Не находя слов под стать своему гневу, Бен стоял набычившись, скаля крепкие, мокрые от слюны зубы. На минуту меня заворожил ритмичный свистящий гул мощных машинных волн — я и не глядя видел, как они закручиваются в каменной воронке у меня под ногами. И пришла мысль, такая ясная и отчетливая, словно в ней участвовало все мое тело: нужно быстро сделать три шага вперед и столкнуть этого мерзавца с моста. Пусть он сильнее, зато я проворнее. Плавать он не умеет; да и хороший пловец сразу задохнется в этом кипящем котле. Нас никто не видит.
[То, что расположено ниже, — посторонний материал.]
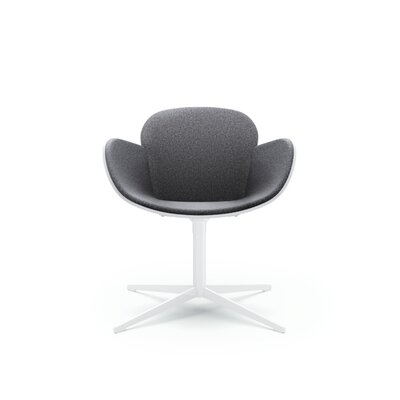 Splendor Guest Chair Seat Color: Flock Heather Gunmetal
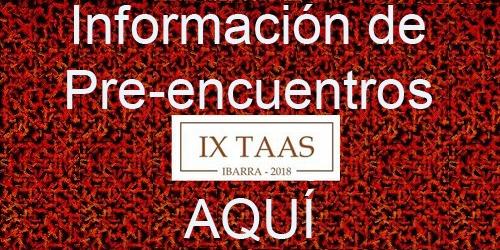 información+de+pre+encuentros.jpg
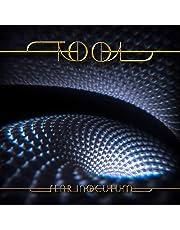 Fear Inoculum - édition spéciale   CD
Можно будет сказать, что он на меня напал. Стоит толкнуть его — и все мои беды кончатся.
С этой мыслью я сверлил Бена глазами. Во мне уже шевелились зачатки движения, хотя со стороны, кажется, не было видно, чтобы я шелохнулся. Однако хватало и взгляда, и я был уверен, что он прочитал мое намерение, если только это можно назвать намерением, потому что я, конечно, нипочем бы его не выполнил. Он отступил к самому концу моста, а я разжал кулаки и опустил глаза. И тоже отступил.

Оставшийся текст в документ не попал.